Jamel Saihi – Tunisia
The Montpellier man’s neatness on the ball was crucial as Tunisia, behind and lacklustre, went about establishing parity against a well-oiled Cape Verde team. His penetrating pass to spot the run of Maaloul was the catalyst for the leveller.
Andre Biyogo Poko – Gabon
Unlike Saihi, Biyogo-Poko was unwise in his usage of the ball against Burkina Faso, with a passing success rate that was below 70%. But his diligent and intelligent defensive work kept a combative Burkina Faso midfield at bay. His 7 tackles and 4 interceptions in the opening game are all the more incredible considering he had little defensive support from fellow midfielders Didier Ibrahim N’Dong and the more attack-minded Levy Madinda.

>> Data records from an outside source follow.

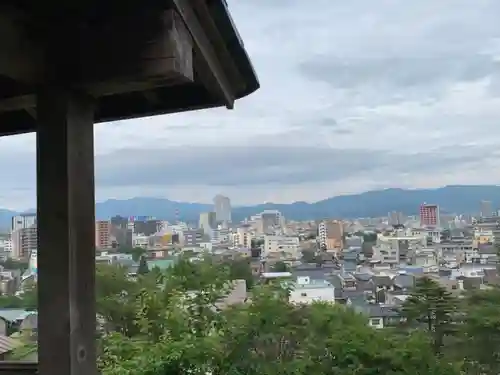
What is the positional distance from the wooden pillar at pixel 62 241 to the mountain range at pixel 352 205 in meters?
2.86

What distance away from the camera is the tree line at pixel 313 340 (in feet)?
10.00

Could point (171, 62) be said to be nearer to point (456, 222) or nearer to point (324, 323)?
point (324, 323)

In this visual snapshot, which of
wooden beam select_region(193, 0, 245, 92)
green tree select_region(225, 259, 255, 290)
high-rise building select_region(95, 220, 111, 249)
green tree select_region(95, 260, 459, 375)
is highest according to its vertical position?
wooden beam select_region(193, 0, 245, 92)

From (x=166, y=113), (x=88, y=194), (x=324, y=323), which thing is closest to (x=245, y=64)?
(x=166, y=113)

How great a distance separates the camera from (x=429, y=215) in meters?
4.09

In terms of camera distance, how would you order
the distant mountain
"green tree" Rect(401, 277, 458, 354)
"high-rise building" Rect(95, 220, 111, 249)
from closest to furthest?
"high-rise building" Rect(95, 220, 111, 249)
"green tree" Rect(401, 277, 458, 354)
the distant mountain

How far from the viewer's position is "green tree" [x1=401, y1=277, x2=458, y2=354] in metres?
3.22

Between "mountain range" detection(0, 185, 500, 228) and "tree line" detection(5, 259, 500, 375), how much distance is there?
3.26 feet

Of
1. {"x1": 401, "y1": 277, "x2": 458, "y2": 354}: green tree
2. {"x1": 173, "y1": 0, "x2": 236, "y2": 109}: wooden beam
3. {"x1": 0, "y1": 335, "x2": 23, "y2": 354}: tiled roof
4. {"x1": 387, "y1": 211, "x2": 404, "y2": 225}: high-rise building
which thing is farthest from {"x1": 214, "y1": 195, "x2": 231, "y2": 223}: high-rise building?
{"x1": 173, "y1": 0, "x2": 236, "y2": 109}: wooden beam

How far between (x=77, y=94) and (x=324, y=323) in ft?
7.95

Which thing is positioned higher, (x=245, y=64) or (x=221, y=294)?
(x=245, y=64)

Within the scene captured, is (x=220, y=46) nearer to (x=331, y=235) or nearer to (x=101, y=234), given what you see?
(x=101, y=234)

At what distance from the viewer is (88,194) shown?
3.96ft

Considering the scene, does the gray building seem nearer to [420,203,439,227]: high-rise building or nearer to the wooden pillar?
[420,203,439,227]: high-rise building
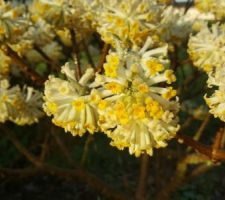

Bertrand Traore – Burkina Faso
Did not deserve to be on the losing team after one of the tournament’s best individual performances so far, troubling Gabon wherever he loitered. He cam hold his head high after the loss, though – it was his team-mates’ wastefulness of the chances he fashioned rather than a lack of quality from him. And he gets to console himself with a place in our team of the round. What more could a man who has just lost want?
Ibrahima Traore – Guinea
Africa’s answer to Arjen Robben? Like the Dutch wing wizard, the left-footed Gladbach winger plays on the right, is intrepidly direct and loves drifting inside to create opportunities or get a shot away. He did exactly that set routine against Ivory Coast, giving competitive debutant Wilfried Kanon an uneasy time at left back, and one of his efforts from drifting inwards hit the crossbar.
Bakary Sako – Mali
The Wolves winger gave his opponent Ambroise Oyongo an explosive workout in the first half. Supported by the sudden surges of Adama Tamboura from left-back, Sako, combining pace and brawn, was on a one-man mission to take the game to Cameroon. He has added some much-needed verve in a Mali attack that had become robotically predictable, and it is for that reason that he is also SFG’s AFCON Player of the Day for Day 4.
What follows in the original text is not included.